(TEXT SEGMENT):

╭──

LONDON - Between ten and 20 countries will likely soon develop the capacity to build nuclear weapons unless major powers take steps to disarm, the head of the UN's nuclear watchdog said in an interview.
In an interview with the Guardian newspaper, IAEA chief Mohamed ElBaradei predicted a surge in the number of "virtual nuclear weapons states" who can produce plutonium or highly enriched uranium and know how to make warheads.
While they would likely stop short of assembling a weapon, thus remaining technically compliant with the nuclear non-proliferation treaty (NPT), they could be within a couple of months of deploying and using a nuclear bomb.
"This is the phenomenon we see now and what people worry about in Iran. And this phenomenon goes much beyond Iran," said ElBaradei, director general of the International Atomic Energy (IAEA).
"Pretty soon... you will have nine weapons states and probably another 10 or 20 virtual weapons states."
Western powers fear Iran is secretly trying to build nuclear weapons, a charge denied by Tehran, which says its nuclear programme is for civilian use.

╰──

(SUPPLIED MATERIAL):
╭──

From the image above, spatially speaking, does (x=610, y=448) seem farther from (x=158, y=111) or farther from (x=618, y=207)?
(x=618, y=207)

╰──

(APPLY WHAT YOU READ):
[A] In the news report on nuclear weapons states, which newspaper interviewed Mohamed ElBaradei?
[B] Transcribe the part of the news report on nuclear weapons states that opens with the words containing "LONDON - Between" and closes with "in an interview.".

(TASK-BY-TASK OUTPUTS):
[A] The Guardian

[B]
LONDON - Between ten and 20 countries will likely soon develop the capacity to build nuclear weapons unless major powers take steps to disarm, the head of the UN's nuclear watchdog said in an interview.